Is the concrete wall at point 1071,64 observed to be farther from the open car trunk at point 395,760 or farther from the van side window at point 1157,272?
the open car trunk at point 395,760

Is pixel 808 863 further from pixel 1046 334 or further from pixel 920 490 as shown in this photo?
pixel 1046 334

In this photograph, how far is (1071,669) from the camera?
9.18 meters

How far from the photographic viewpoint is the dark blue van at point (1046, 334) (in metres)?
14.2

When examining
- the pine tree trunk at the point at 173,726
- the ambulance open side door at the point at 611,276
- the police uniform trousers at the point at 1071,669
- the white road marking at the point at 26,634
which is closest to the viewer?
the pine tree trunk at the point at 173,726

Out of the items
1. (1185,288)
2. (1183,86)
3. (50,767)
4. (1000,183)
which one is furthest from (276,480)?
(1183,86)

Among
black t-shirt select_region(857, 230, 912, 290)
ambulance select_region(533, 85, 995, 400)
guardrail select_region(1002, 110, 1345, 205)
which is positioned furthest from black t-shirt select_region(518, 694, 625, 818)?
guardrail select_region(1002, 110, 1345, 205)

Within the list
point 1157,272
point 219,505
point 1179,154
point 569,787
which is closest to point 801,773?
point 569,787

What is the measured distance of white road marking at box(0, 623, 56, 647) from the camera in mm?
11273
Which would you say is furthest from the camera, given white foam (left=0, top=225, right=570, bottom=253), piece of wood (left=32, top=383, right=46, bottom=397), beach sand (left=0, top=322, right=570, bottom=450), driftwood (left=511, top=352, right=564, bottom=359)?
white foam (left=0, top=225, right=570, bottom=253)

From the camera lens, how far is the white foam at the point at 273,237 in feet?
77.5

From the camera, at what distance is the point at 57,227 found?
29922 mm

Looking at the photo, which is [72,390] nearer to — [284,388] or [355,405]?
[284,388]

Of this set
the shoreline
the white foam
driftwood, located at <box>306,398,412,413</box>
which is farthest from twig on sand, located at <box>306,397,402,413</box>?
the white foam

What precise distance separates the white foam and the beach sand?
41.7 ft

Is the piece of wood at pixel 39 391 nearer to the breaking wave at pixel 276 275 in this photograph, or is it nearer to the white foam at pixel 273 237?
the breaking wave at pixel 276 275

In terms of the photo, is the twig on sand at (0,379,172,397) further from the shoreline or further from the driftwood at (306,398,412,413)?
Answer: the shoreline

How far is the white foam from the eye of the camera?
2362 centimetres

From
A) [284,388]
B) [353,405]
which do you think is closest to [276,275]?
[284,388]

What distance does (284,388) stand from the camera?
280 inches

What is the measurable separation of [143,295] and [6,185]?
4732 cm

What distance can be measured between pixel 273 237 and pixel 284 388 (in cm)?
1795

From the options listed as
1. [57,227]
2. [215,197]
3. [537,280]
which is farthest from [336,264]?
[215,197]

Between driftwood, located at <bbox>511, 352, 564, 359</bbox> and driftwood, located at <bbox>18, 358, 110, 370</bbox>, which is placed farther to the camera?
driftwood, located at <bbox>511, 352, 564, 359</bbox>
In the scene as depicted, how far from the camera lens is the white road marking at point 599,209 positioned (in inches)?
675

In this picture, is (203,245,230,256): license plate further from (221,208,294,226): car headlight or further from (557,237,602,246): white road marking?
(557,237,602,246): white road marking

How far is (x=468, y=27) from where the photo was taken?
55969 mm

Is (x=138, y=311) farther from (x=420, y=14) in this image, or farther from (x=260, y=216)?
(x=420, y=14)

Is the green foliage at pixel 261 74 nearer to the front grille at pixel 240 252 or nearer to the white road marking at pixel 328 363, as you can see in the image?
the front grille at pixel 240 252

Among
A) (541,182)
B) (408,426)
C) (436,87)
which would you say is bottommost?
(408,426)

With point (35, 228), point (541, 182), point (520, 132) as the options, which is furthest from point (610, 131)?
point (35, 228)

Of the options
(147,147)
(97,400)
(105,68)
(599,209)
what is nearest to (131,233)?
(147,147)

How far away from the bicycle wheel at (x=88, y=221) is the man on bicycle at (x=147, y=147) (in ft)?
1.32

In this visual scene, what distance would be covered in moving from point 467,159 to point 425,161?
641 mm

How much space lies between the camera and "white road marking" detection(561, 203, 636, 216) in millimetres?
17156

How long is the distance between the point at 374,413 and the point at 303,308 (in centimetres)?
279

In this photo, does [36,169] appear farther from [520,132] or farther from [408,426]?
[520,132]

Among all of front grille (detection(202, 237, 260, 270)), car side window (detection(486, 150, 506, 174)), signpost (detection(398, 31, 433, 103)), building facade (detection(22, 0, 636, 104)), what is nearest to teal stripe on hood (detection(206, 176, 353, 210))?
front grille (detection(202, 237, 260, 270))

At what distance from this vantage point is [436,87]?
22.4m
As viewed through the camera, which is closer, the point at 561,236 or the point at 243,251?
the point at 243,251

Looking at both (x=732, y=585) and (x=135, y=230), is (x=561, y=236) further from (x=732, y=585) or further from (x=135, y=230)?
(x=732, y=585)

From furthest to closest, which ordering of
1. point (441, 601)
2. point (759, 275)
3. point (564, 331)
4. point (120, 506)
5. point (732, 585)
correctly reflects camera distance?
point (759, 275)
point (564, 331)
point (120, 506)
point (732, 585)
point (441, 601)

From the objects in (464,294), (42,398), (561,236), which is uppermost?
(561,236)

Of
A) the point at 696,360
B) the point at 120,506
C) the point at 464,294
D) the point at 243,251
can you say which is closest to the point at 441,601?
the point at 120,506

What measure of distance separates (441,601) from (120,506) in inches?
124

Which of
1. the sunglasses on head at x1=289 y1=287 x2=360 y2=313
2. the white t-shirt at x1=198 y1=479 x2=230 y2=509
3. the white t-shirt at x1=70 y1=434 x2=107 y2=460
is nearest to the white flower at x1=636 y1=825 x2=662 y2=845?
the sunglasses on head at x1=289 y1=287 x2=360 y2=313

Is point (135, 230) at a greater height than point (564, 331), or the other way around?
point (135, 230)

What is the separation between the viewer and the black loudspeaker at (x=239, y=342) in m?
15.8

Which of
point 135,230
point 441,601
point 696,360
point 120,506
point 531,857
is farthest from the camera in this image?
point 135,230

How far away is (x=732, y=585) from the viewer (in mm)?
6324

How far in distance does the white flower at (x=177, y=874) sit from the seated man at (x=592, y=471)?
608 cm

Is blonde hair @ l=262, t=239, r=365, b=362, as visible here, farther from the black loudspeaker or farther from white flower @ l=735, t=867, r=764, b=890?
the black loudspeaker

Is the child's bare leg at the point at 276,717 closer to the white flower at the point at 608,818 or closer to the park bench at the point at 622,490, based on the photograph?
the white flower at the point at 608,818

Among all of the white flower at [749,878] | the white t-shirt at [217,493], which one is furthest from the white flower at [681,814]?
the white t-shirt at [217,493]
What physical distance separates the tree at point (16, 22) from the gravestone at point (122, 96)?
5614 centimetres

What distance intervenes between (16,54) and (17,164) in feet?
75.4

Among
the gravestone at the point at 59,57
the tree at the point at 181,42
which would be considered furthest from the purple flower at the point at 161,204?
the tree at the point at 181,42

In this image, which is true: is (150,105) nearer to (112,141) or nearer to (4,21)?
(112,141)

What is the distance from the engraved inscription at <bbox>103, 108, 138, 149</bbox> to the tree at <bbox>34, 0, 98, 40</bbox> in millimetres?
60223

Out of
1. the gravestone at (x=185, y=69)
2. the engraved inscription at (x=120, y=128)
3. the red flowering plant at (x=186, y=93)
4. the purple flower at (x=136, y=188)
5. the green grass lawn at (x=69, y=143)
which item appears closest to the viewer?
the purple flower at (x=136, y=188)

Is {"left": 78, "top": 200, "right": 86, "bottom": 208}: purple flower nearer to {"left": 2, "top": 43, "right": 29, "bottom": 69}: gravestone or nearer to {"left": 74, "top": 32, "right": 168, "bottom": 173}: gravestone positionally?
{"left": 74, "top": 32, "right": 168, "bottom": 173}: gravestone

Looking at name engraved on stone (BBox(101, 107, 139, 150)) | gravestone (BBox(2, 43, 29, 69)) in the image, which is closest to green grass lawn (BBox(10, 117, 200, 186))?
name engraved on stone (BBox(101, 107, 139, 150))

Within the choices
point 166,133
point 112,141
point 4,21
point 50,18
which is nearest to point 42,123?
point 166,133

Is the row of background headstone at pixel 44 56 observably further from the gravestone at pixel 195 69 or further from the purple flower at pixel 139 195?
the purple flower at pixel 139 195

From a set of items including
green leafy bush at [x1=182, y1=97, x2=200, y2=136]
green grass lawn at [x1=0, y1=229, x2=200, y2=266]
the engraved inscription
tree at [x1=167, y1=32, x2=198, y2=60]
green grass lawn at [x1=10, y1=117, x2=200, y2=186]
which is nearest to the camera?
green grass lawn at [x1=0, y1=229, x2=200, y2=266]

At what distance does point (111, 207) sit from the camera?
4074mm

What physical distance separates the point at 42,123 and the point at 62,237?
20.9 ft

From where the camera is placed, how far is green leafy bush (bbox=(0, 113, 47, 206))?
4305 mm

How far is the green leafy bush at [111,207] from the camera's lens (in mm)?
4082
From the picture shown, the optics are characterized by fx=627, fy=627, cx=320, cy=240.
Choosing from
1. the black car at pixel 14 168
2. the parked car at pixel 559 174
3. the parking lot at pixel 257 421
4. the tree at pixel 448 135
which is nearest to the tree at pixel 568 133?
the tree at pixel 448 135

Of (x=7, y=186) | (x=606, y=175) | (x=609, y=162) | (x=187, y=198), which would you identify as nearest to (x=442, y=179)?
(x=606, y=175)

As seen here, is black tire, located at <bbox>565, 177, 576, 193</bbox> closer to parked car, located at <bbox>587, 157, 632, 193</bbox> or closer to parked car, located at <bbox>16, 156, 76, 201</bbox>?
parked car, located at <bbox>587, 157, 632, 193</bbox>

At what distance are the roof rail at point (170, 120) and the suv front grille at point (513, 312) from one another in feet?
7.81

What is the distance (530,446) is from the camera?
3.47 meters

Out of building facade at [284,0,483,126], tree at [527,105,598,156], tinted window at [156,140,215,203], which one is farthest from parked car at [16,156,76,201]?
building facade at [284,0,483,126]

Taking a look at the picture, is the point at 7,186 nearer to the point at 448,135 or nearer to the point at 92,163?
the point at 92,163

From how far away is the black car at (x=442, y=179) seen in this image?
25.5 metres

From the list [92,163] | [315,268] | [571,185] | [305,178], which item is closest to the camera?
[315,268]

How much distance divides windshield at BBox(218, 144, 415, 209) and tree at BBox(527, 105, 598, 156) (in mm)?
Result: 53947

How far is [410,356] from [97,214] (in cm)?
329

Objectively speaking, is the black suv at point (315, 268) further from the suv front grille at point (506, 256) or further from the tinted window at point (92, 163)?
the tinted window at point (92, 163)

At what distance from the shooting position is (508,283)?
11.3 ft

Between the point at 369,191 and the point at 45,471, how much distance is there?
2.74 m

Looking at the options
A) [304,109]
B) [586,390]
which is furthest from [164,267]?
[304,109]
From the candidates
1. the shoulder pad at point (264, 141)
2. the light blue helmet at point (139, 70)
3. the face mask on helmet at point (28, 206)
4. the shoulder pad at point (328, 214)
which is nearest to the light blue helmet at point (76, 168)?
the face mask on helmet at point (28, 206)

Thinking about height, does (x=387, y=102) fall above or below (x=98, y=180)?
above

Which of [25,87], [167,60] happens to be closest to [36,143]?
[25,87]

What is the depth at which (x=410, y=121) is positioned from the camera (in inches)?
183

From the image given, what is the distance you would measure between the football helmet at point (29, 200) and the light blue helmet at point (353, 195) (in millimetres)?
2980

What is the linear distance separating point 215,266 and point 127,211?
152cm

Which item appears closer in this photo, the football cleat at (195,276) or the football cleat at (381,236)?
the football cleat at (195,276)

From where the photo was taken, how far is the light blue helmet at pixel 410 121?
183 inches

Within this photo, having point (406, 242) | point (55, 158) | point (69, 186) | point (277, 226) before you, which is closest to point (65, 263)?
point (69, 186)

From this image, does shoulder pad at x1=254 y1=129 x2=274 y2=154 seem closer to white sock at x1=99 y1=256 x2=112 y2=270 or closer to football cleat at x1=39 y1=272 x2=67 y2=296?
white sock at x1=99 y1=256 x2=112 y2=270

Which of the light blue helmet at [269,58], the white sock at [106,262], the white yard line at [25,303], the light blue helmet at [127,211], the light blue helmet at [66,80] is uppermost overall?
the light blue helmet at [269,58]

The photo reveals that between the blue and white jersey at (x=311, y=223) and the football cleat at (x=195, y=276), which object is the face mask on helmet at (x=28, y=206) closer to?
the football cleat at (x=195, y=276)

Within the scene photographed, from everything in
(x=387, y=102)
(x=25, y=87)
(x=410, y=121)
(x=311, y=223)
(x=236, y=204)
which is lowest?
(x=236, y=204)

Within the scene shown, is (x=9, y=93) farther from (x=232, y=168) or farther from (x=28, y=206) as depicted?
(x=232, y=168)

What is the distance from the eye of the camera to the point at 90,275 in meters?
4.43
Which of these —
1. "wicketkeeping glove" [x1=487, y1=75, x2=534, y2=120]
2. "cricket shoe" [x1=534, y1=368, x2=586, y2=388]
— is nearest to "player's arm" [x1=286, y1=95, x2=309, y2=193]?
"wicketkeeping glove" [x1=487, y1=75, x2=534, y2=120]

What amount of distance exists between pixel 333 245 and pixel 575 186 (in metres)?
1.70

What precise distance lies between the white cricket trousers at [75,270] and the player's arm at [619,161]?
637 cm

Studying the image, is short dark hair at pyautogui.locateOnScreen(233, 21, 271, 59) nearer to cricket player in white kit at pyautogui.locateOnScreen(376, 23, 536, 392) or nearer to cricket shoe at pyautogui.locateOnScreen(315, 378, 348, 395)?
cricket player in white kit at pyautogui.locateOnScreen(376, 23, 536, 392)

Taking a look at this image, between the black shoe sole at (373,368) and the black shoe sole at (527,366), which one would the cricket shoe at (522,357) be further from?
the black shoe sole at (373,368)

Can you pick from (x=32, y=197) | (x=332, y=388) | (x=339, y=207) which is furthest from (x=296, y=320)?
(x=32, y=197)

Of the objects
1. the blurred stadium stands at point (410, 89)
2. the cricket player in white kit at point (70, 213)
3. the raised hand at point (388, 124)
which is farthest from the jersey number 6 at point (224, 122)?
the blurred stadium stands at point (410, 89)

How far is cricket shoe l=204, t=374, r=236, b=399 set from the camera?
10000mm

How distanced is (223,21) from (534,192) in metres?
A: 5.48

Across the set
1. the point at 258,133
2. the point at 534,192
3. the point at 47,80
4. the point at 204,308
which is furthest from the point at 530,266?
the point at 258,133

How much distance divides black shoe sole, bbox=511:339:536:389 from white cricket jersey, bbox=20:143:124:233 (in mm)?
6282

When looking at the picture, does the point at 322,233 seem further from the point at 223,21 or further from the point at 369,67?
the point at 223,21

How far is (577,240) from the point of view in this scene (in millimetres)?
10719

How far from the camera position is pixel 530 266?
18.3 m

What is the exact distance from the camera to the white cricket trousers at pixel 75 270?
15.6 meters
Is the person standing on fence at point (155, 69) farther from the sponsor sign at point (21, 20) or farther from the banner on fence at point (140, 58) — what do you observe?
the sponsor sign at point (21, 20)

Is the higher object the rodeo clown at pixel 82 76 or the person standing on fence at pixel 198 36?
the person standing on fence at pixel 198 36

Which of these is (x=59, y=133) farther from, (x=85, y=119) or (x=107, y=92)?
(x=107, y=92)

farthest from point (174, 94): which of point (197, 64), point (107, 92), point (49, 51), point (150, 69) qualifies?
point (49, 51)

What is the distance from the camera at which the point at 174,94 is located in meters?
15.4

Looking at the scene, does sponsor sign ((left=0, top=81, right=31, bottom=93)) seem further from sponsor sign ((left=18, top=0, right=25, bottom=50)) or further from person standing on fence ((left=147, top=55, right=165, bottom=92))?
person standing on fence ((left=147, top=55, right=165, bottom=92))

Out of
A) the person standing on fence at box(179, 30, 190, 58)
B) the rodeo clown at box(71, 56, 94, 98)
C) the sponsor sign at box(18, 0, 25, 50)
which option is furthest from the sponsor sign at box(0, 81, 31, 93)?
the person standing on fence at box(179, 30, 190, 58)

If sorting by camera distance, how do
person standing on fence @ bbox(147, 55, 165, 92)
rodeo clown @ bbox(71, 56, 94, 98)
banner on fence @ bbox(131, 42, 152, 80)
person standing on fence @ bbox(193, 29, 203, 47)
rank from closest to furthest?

+++++

Copy out the stretch of records above, from the line that contains "Of (x=7, y=186)" through the line that contains "3.47 meters", both lines included and each line unchanged.

Of (x=7, y=186) | (x=606, y=175) | (x=609, y=162) | (x=187, y=198), which would you identify as nearest to (x=442, y=179)?
(x=606, y=175)

As seen here, is black tire, located at <bbox>565, 177, 576, 193</bbox> closer to parked car, located at <bbox>587, 157, 632, 193</bbox> or closer to parked car, located at <bbox>16, 156, 76, 201</bbox>?
parked car, located at <bbox>587, 157, 632, 193</bbox>

At what distance are the roof rail at point (170, 120) and the suv front grille at point (513, 312) from one another in feet?
7.81

What is the distance (530,446) is from the camera?
3.47 meters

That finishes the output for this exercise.